It’s official: pubs make you happy
There was a generally gloomy prognosis on the state of the British pub on The Economist’s website last week . Of the local JD Wetherspoon, the anonymous author writes: “Sadly, the tables are as sticky as ever and, while the cigarette smoke has gone, that has only allowed the toilets’ odour to pervade the entire place.” But there’s a rather heartening conclusion: “To me, pubs seem the most significant contribution that the British have made to the cause of human happiness.” Discuss.
It’s grim for pubs in Grimsby
It’s looking like a wipe-out at Grimsby’s Riverhead retail complex. A Chicago Rock Cafe closed 18 months ago, while a Yates’s closed at the start of the year. Now Regent Inns’ Walkabout has closed its doors, leaving just a JD Wetherspoon Lloyds No1 and an independent bar called Musika. A staff member at Walkabout, who did not wish to be named, said: “This was expected, the pub is just not busy any more. It isn’t worth staying open. It is just rubbish in Grimsby at the minute. Everyone is going out in Cleethorpes, and when we have closed people aren’t going to come out in Grimsby for just two pubs.” A Regent spokesperson tells City Diary: “The area has been suffering quite a bit. For the moment, it’s the only one closing — there are no wider conclusions to be drawn.”
Former Indie ed’s pub prattle
Sometimes you could scream. Former Independent editor Pete Wilby, writing in the New Statesman, offers this assessment of what ails the pub sector. “The pubcos are particularly single-minded, and if the returns from selling booze aren’t sky high they maintain shareholder value by selling off the premises. The main obstacle to their doing so is planning law, which may prevent a change of use. That is why the companies sometimes run down a pub deliberately, putting in a hopeless manager or charging extortionate rent, so that it becomes unviable. Then the council has no alternative, but to approve the land being used for luxury homes or flats.” Seriously stupid, Pete.

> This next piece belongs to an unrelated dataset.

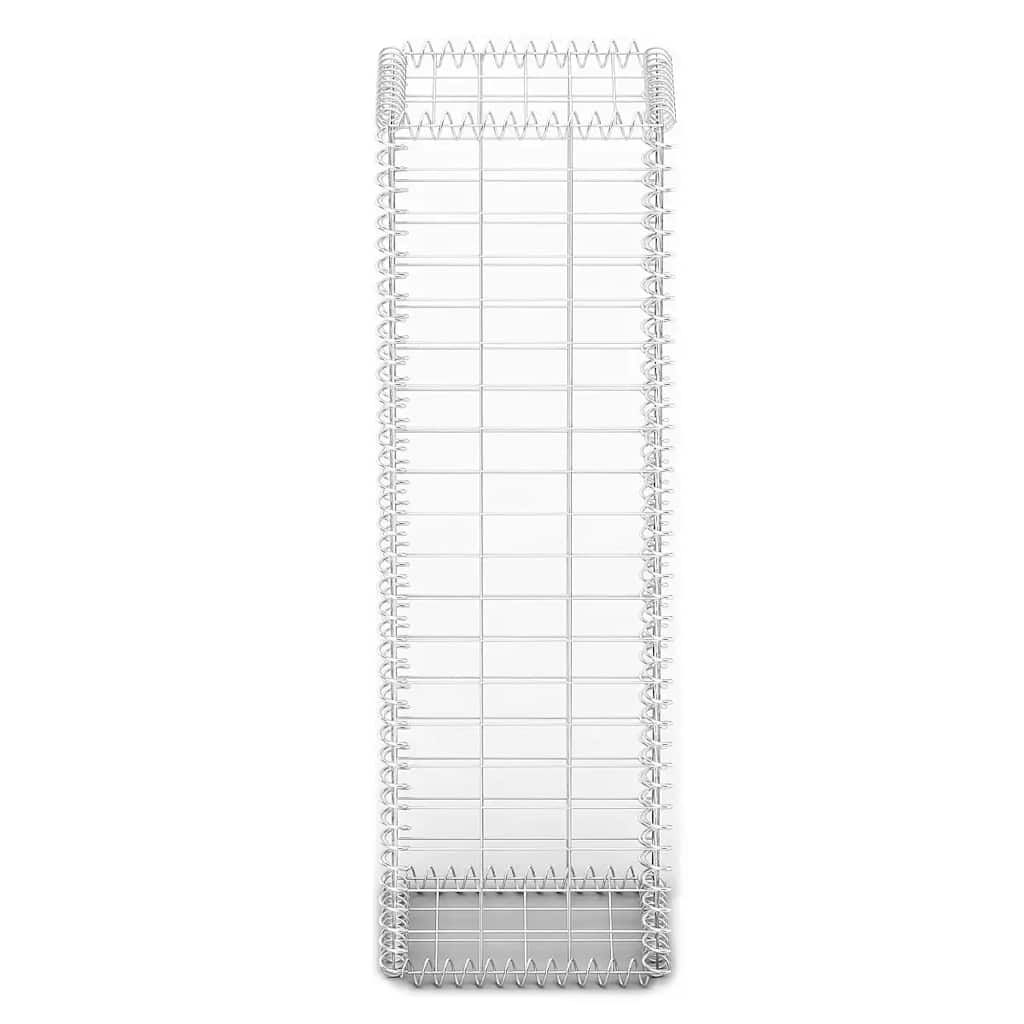 Gabion/Kivikori Kansilla Galvanoitu Vaijeri 100X30X30 Cm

B&P website is just the job
Gastropub operator Brunning & Price has a section on its website highlighting unusual jobs staff have done over the years. They include being a glazier in Montreal, an electricity pylon painter, a jewellery saleswomen in the Bahamas, a mobile toilet deliverer — and a bull semen salesman.

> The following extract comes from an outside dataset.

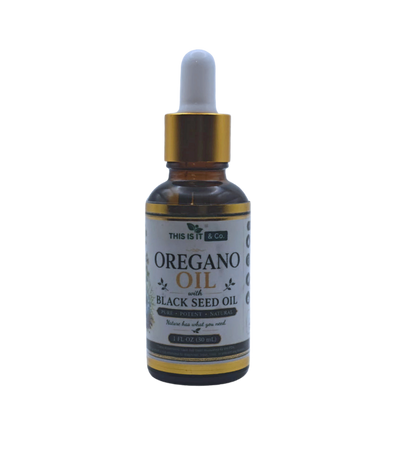 Oregano Oil with Black Seed Oil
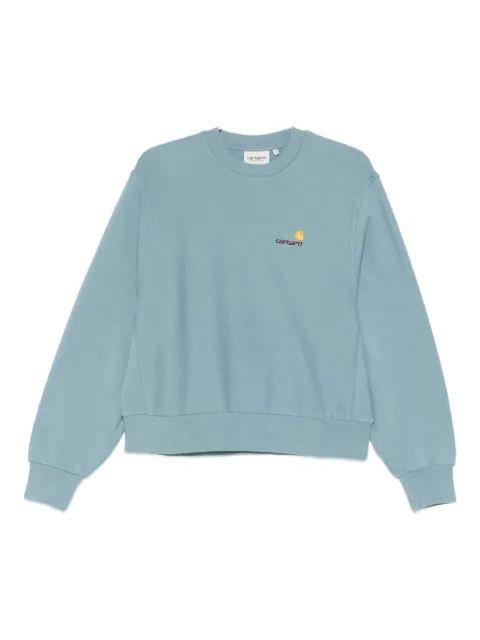 Carhartt WIP logo-embroidered sweatshirt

Carvery action at Barracuda
The rise of the humble pub carvery seems truly unstoppable. Now even managed company Barracuda is planning to open its first carvery site. The Griffin Hotel in March, Cambridgeshire, is undergoing a £1.85m refurbishment into a Smith & Jones and will open on 4 September. Licensee John Mannix confirms: “We’ll be the first pub in Barracuda’s estate to offer our customers a carvery.” A Barracuda spokesman said: “It’s just a trial using a mobile carvery unit on a Sunday.”

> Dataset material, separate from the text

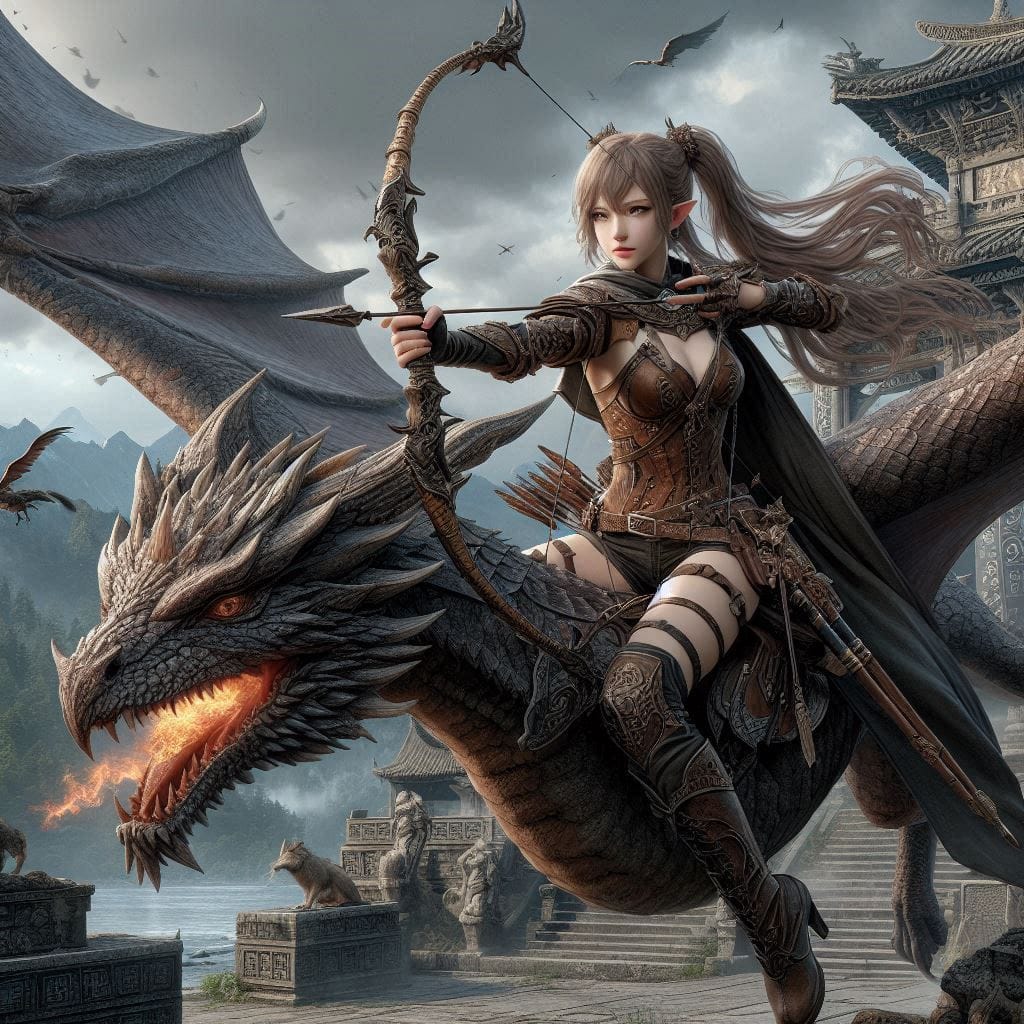 Handsome Female Warriors (2)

Jones to focus on PBR in future
It’s a bit puzzling how pub company senior executives can do several jobs at the same time, while the rest us struggle to hold down the single day job. Credit, then, to Mark Jones who has decided to step down as non-executive chairman of Las Iguanas, the Latin-American bar-restaurant concept backed by Bowmark Capital, to focus on his other job running Premium Bars & Restaurants (PBR). “With the challenges we are all currently facing I feel that my prime consideration at this time has to be PBR,” he says.
H&W’s appetite for pub food
Brewer and retailer Hall & Woodhouse may be trimming a few sites, but there’s still an appetite to back its food retailing skills. City Diary notes a planning application has gone in from the Dorset brewer to open a restaurant in Bath city centre. The company has submitted a planning application to convert the former Bonhams Auctioneers & Valuers building in Old King Street into a restaurant on two floors. A statement from Hall & Woodhouse’s agent, Cliff Walsingham & Company, said: “It is the applicant’s view that a restaurant can only enhance the area and the street when compared to the business that has occupied the building for more than 40 years.”
English Heritage credibility at risk
The wheels turn exceeding slow on some quangos. English Heritage’s At Risk register, which lists architecturally-significant buildings, has failed to notice that Brunning & Price has spent £1.8m renovating Sutton Hall near Macclesfield. The pub group, now owned by The Restaurant Group, was astonished to learn that two buildings on the site are on this year’s English Heritage At Risk register. The company bought the freehold of Sutton Hall, on Bullocks Lane, in the spring of 2007 and has been working on the pub’s restoration ever since. Wake up, English Heritage.
JW Lees’ Dicken Green reprieved
With so many news reports of pubs closing at a record rate, a pub not closing is now news. JW Lees has change its mind about the Dicken Green, in Rochdale’s Queensway. An application to knock it down and replace it with a block of flats was passed without comment by a Rochdale planning sub-committee. But now JW Lees has told local newspapers it’s had a change of mind and decided to invest money into the pub. Hurrah!
Ambitious plans at Peach Pub Co
News filters through that multiple operator Peach Pub Company has a plan that ranks alongside its ski-chalet scheme for Morzine in the French Alps in terms of ambition. John Taylor, Peach’s newest joint venture partner, is overseeing the building of the Barn, a training and culture centre on an organic farm in deepest Oxfordshire. It opens in the autumn and will give Peach chefs somewhere to recharge their batteries and re-align their chakras.
Saving pubs in cyberspace
A finance director has set up a new website that gives subscribers the chance to save pubs. Steve Dews, 33, from Winnersh, and friend Andy Womack have set up www.runmypub.com. For a subscription of £25, members can help decide which struggling pubs to save. The website was the result of a pub conversation about how to solve the issue of closing pubs. If 5,000 people sign up, runmypub.com will have enough for the first lease of a pub. Members can have a say in the décor, opening hours and staff hiring, and once the pub is back on its feet can vote on management issues such as beers to stock, jukebox songs and the cost of a pint. Is this democracy gone mad or genius?
Coath's big ideas for Embankment
Former BII Licensee of the Year and Peach Pub Company joint venture partner Andrew Coath has already set about transforming the fortunes of the Embankment in Bedford, a Charles Wells pub he took on a few months ago. He’s already outed a tired carvery format and created a light and airy drinking and dining space. Food takings have risen tenfold. Bigger plans are afoot too, with a complete refurbishment planned early next year before a re-launch in February 2009.
Tchenguiz plans new Brighton Slug
Good to see the travails of Robert Tchenguiz in respect of Laurel Pub Company have not dimmed the appetite to open new Slug & Lettuces. A new Slug, now sitting in Tchenguiz’s Bay Restaurant Company, is opening on Black Lion Street, Brighton, at the end of year. It will be sandwiched between a karaoke bar and Jamie Oliver’s new restaurant. Meanwhile, the Slug & Lettuce in Hove is having a £150,000 refurb.